I lived in Nevada for a number of years while going to school in the eighties. Nevada is a fairly large state in terms of land mass and has more than twice Alaska's population. The Nevada legislature met only every other year. As a university student I had an opportunity to serve as an unpaid intern for one of the State Representatives while that body was "in session" during my last semester of school. During that experience I learned that a lot can get done in a short amount of time by people who are neither paid a full time salary nor endowed with a slate of full time subordinates. Put simply, the State of Nevada was able to conduct its business by allowing its elected officials to meet for only several months every other year and by tapping into its student resource at no cost. The salaries paid to the elected officials seemed miniscule to me even at my then student poverty level. I do not know to what quantum of fringe benefits the elected officials of Nevada were!
entitled but my guess is that they too were meager.

Alaska is the largest state by land mass measurements but it is by far the smallest when based upon the number that should really count, population. With this, it makes little sense to me to devote the amount of attention and money that we do on our politics. We hire an extraordinary number of full time politicians. We also fund the full time staff of each of these politicians. We also let all of these folks get together each and every year for months and months. While we again look at a capitol relocation, we should also consider the idea of limiting the scope of work that we hire. We should consider limiting the frequency with which the legislature gets together. We should reduce the high cost of staff and we should consider tapping our student (free) resources available in our university system.

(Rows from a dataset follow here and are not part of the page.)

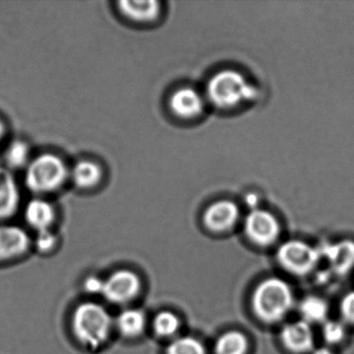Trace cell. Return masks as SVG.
<instances>
[{
  "label": "cell",
  "mask_w": 354,
  "mask_h": 354,
  "mask_svg": "<svg viewBox=\"0 0 354 354\" xmlns=\"http://www.w3.org/2000/svg\"><path fill=\"white\" fill-rule=\"evenodd\" d=\"M281 343L294 353H306L314 349V333L312 325L304 320L288 323L281 330Z\"/></svg>",
  "instance_id": "11"
},
{
  "label": "cell",
  "mask_w": 354,
  "mask_h": 354,
  "mask_svg": "<svg viewBox=\"0 0 354 354\" xmlns=\"http://www.w3.org/2000/svg\"><path fill=\"white\" fill-rule=\"evenodd\" d=\"M321 258H325L331 270L337 275L347 274L354 267V242L343 240L337 243H327L318 248Z\"/></svg>",
  "instance_id": "10"
},
{
  "label": "cell",
  "mask_w": 354,
  "mask_h": 354,
  "mask_svg": "<svg viewBox=\"0 0 354 354\" xmlns=\"http://www.w3.org/2000/svg\"><path fill=\"white\" fill-rule=\"evenodd\" d=\"M72 328L76 339L88 348L100 347L109 339L113 319L106 308L95 302H84L74 310Z\"/></svg>",
  "instance_id": "2"
},
{
  "label": "cell",
  "mask_w": 354,
  "mask_h": 354,
  "mask_svg": "<svg viewBox=\"0 0 354 354\" xmlns=\"http://www.w3.org/2000/svg\"><path fill=\"white\" fill-rule=\"evenodd\" d=\"M30 160V147L24 140H14L6 151V162L11 169H26Z\"/></svg>",
  "instance_id": "20"
},
{
  "label": "cell",
  "mask_w": 354,
  "mask_h": 354,
  "mask_svg": "<svg viewBox=\"0 0 354 354\" xmlns=\"http://www.w3.org/2000/svg\"><path fill=\"white\" fill-rule=\"evenodd\" d=\"M206 94L209 101L218 109H232L242 102L254 100L258 90L234 70H223L210 78Z\"/></svg>",
  "instance_id": "3"
},
{
  "label": "cell",
  "mask_w": 354,
  "mask_h": 354,
  "mask_svg": "<svg viewBox=\"0 0 354 354\" xmlns=\"http://www.w3.org/2000/svg\"><path fill=\"white\" fill-rule=\"evenodd\" d=\"M26 223L37 232L50 230L55 221V210L50 203L43 198H36L28 203L24 209Z\"/></svg>",
  "instance_id": "15"
},
{
  "label": "cell",
  "mask_w": 354,
  "mask_h": 354,
  "mask_svg": "<svg viewBox=\"0 0 354 354\" xmlns=\"http://www.w3.org/2000/svg\"><path fill=\"white\" fill-rule=\"evenodd\" d=\"M346 335L344 323L337 320H326L322 324V337L329 345L343 341Z\"/></svg>",
  "instance_id": "23"
},
{
  "label": "cell",
  "mask_w": 354,
  "mask_h": 354,
  "mask_svg": "<svg viewBox=\"0 0 354 354\" xmlns=\"http://www.w3.org/2000/svg\"><path fill=\"white\" fill-rule=\"evenodd\" d=\"M57 244V236L51 232V230L38 232L37 235L36 245L40 252H49Z\"/></svg>",
  "instance_id": "25"
},
{
  "label": "cell",
  "mask_w": 354,
  "mask_h": 354,
  "mask_svg": "<svg viewBox=\"0 0 354 354\" xmlns=\"http://www.w3.org/2000/svg\"><path fill=\"white\" fill-rule=\"evenodd\" d=\"M84 289L88 293L102 294L104 289V281L97 277H90L84 281Z\"/></svg>",
  "instance_id": "26"
},
{
  "label": "cell",
  "mask_w": 354,
  "mask_h": 354,
  "mask_svg": "<svg viewBox=\"0 0 354 354\" xmlns=\"http://www.w3.org/2000/svg\"><path fill=\"white\" fill-rule=\"evenodd\" d=\"M239 209L231 201H217L205 211L204 223L207 229L215 233H223L232 229L237 223Z\"/></svg>",
  "instance_id": "8"
},
{
  "label": "cell",
  "mask_w": 354,
  "mask_h": 354,
  "mask_svg": "<svg viewBox=\"0 0 354 354\" xmlns=\"http://www.w3.org/2000/svg\"><path fill=\"white\" fill-rule=\"evenodd\" d=\"M294 306V295L287 281L269 277L261 281L252 296V310L265 323L283 320Z\"/></svg>",
  "instance_id": "1"
},
{
  "label": "cell",
  "mask_w": 354,
  "mask_h": 354,
  "mask_svg": "<svg viewBox=\"0 0 354 354\" xmlns=\"http://www.w3.org/2000/svg\"><path fill=\"white\" fill-rule=\"evenodd\" d=\"M146 322V316L142 310L128 308L118 316L115 325L122 335L127 337H136L144 331Z\"/></svg>",
  "instance_id": "18"
},
{
  "label": "cell",
  "mask_w": 354,
  "mask_h": 354,
  "mask_svg": "<svg viewBox=\"0 0 354 354\" xmlns=\"http://www.w3.org/2000/svg\"><path fill=\"white\" fill-rule=\"evenodd\" d=\"M19 186L7 169L0 167V221L13 216L20 206Z\"/></svg>",
  "instance_id": "14"
},
{
  "label": "cell",
  "mask_w": 354,
  "mask_h": 354,
  "mask_svg": "<svg viewBox=\"0 0 354 354\" xmlns=\"http://www.w3.org/2000/svg\"><path fill=\"white\" fill-rule=\"evenodd\" d=\"M204 98L192 88H180L169 97L171 113L179 119L190 120L198 117L204 111Z\"/></svg>",
  "instance_id": "9"
},
{
  "label": "cell",
  "mask_w": 354,
  "mask_h": 354,
  "mask_svg": "<svg viewBox=\"0 0 354 354\" xmlns=\"http://www.w3.org/2000/svg\"><path fill=\"white\" fill-rule=\"evenodd\" d=\"M248 337L241 331L231 330L223 333L215 343V354H246Z\"/></svg>",
  "instance_id": "19"
},
{
  "label": "cell",
  "mask_w": 354,
  "mask_h": 354,
  "mask_svg": "<svg viewBox=\"0 0 354 354\" xmlns=\"http://www.w3.org/2000/svg\"><path fill=\"white\" fill-rule=\"evenodd\" d=\"M30 239L17 225H0V261L10 260L28 252Z\"/></svg>",
  "instance_id": "12"
},
{
  "label": "cell",
  "mask_w": 354,
  "mask_h": 354,
  "mask_svg": "<svg viewBox=\"0 0 354 354\" xmlns=\"http://www.w3.org/2000/svg\"><path fill=\"white\" fill-rule=\"evenodd\" d=\"M140 287L142 283L136 273L122 269L113 272L106 281H104L102 294L113 304H126L138 296Z\"/></svg>",
  "instance_id": "7"
},
{
  "label": "cell",
  "mask_w": 354,
  "mask_h": 354,
  "mask_svg": "<svg viewBox=\"0 0 354 354\" xmlns=\"http://www.w3.org/2000/svg\"><path fill=\"white\" fill-rule=\"evenodd\" d=\"M70 177L74 185L80 189H91L100 183L103 178V169L95 161L80 160L70 171Z\"/></svg>",
  "instance_id": "16"
},
{
  "label": "cell",
  "mask_w": 354,
  "mask_h": 354,
  "mask_svg": "<svg viewBox=\"0 0 354 354\" xmlns=\"http://www.w3.org/2000/svg\"><path fill=\"white\" fill-rule=\"evenodd\" d=\"M246 203H248V206L252 207V210L257 209V205L259 203L258 196L256 194H248V198H246Z\"/></svg>",
  "instance_id": "27"
},
{
  "label": "cell",
  "mask_w": 354,
  "mask_h": 354,
  "mask_svg": "<svg viewBox=\"0 0 354 354\" xmlns=\"http://www.w3.org/2000/svg\"><path fill=\"white\" fill-rule=\"evenodd\" d=\"M167 354H206V348L198 339L183 337L175 339L169 346Z\"/></svg>",
  "instance_id": "22"
},
{
  "label": "cell",
  "mask_w": 354,
  "mask_h": 354,
  "mask_svg": "<svg viewBox=\"0 0 354 354\" xmlns=\"http://www.w3.org/2000/svg\"><path fill=\"white\" fill-rule=\"evenodd\" d=\"M180 328V319L177 315L169 310H163L157 315L154 320V329L157 335L169 337L176 335Z\"/></svg>",
  "instance_id": "21"
},
{
  "label": "cell",
  "mask_w": 354,
  "mask_h": 354,
  "mask_svg": "<svg viewBox=\"0 0 354 354\" xmlns=\"http://www.w3.org/2000/svg\"><path fill=\"white\" fill-rule=\"evenodd\" d=\"M312 354H333V352L328 347H319L313 349Z\"/></svg>",
  "instance_id": "28"
},
{
  "label": "cell",
  "mask_w": 354,
  "mask_h": 354,
  "mask_svg": "<svg viewBox=\"0 0 354 354\" xmlns=\"http://www.w3.org/2000/svg\"><path fill=\"white\" fill-rule=\"evenodd\" d=\"M244 229L250 241L267 246L279 238L281 227L274 215L266 210L254 209L246 217Z\"/></svg>",
  "instance_id": "6"
},
{
  "label": "cell",
  "mask_w": 354,
  "mask_h": 354,
  "mask_svg": "<svg viewBox=\"0 0 354 354\" xmlns=\"http://www.w3.org/2000/svg\"><path fill=\"white\" fill-rule=\"evenodd\" d=\"M301 320L308 324H323L328 316V306L323 298L310 295L304 297L298 306Z\"/></svg>",
  "instance_id": "17"
},
{
  "label": "cell",
  "mask_w": 354,
  "mask_h": 354,
  "mask_svg": "<svg viewBox=\"0 0 354 354\" xmlns=\"http://www.w3.org/2000/svg\"><path fill=\"white\" fill-rule=\"evenodd\" d=\"M277 261L292 274L306 275L312 272L320 261L318 248L300 240H290L279 246Z\"/></svg>",
  "instance_id": "5"
},
{
  "label": "cell",
  "mask_w": 354,
  "mask_h": 354,
  "mask_svg": "<svg viewBox=\"0 0 354 354\" xmlns=\"http://www.w3.org/2000/svg\"><path fill=\"white\" fill-rule=\"evenodd\" d=\"M6 136V125L1 120H0V142L3 140Z\"/></svg>",
  "instance_id": "29"
},
{
  "label": "cell",
  "mask_w": 354,
  "mask_h": 354,
  "mask_svg": "<svg viewBox=\"0 0 354 354\" xmlns=\"http://www.w3.org/2000/svg\"><path fill=\"white\" fill-rule=\"evenodd\" d=\"M339 313L342 318L349 324H354V290L348 292L339 304Z\"/></svg>",
  "instance_id": "24"
},
{
  "label": "cell",
  "mask_w": 354,
  "mask_h": 354,
  "mask_svg": "<svg viewBox=\"0 0 354 354\" xmlns=\"http://www.w3.org/2000/svg\"><path fill=\"white\" fill-rule=\"evenodd\" d=\"M117 6L124 17L136 24H150L161 13V3L157 0H122Z\"/></svg>",
  "instance_id": "13"
},
{
  "label": "cell",
  "mask_w": 354,
  "mask_h": 354,
  "mask_svg": "<svg viewBox=\"0 0 354 354\" xmlns=\"http://www.w3.org/2000/svg\"><path fill=\"white\" fill-rule=\"evenodd\" d=\"M69 176V169L61 157L45 153L30 161L24 174V184L32 194H51L59 189Z\"/></svg>",
  "instance_id": "4"
}]
</instances>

These limitations should work not only to reduce the overall cost of Alaska's politics but, at the same time, make life more bearable for Alaskans. By this I am referring to the barrage of new legislation that comes from our elected officials each year. Some of these laws make sense. Many do not. Because our leaders are asked to meet every year, and because each has a large highly paid staff, it seems apparent that each would feel a compelling need to forge some significant lawmaking contribution. After all, "what are we paying you for if your are not going to do anything." By shortening the time that the legislature meets, reducing the salaries of the elected officials, reducing the salaries of their staff (to zero), and limiting the frequency of sessions, our leaders may be forced to focus upon only the most pressing of the State's business and stop wasting our money by passing laws that cost too much and often only make life more cumbersome and less enjoyable. Finally, limitations such as these may also make it less attractive to go through the cost and effort of a capital move.